A faithful transcription of all the data, images excluded, is the required answer.

● **The data**:
══════════════════════════════
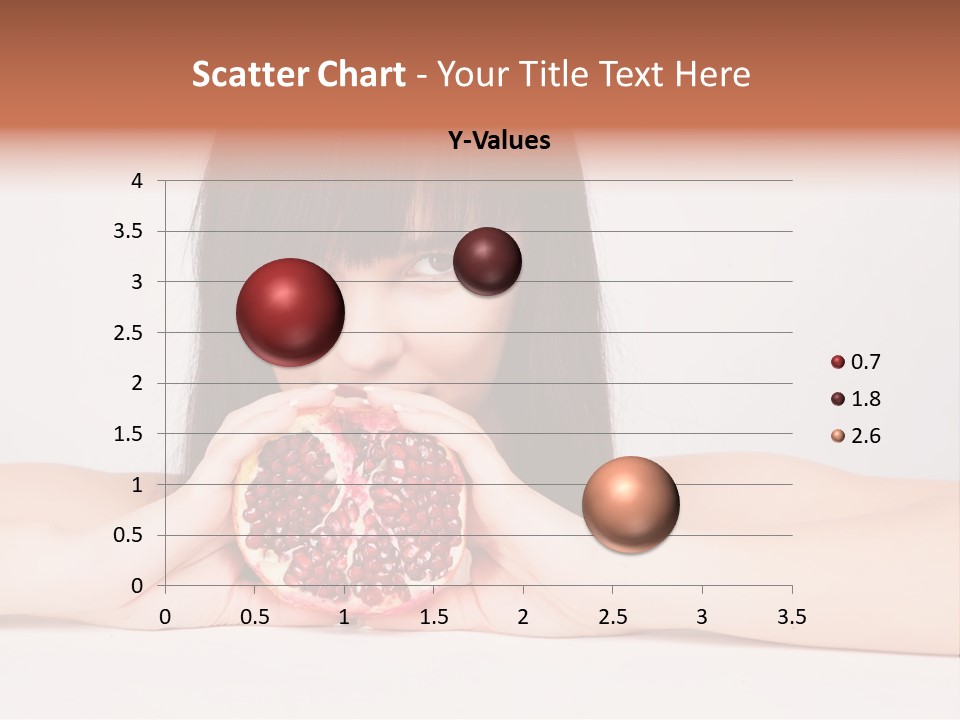 Scatter Chart - Your Title Text Here

Y-Values

4
3.5
3
2.5
2
1.5
1
0.5
0

0 0.5 1 1.5 2 2.5 3 3.5

0.7
1.8
2.6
══════════════════════════════
● **Problem solution**:
 Scatter Chart - Your Title Text Here

Y-Values

4
3.5
3
2.5
2
1.5
1
0.5
0

0 0.5 1 1.5 2 2.5 3 3.5

0.7
1.8
2.6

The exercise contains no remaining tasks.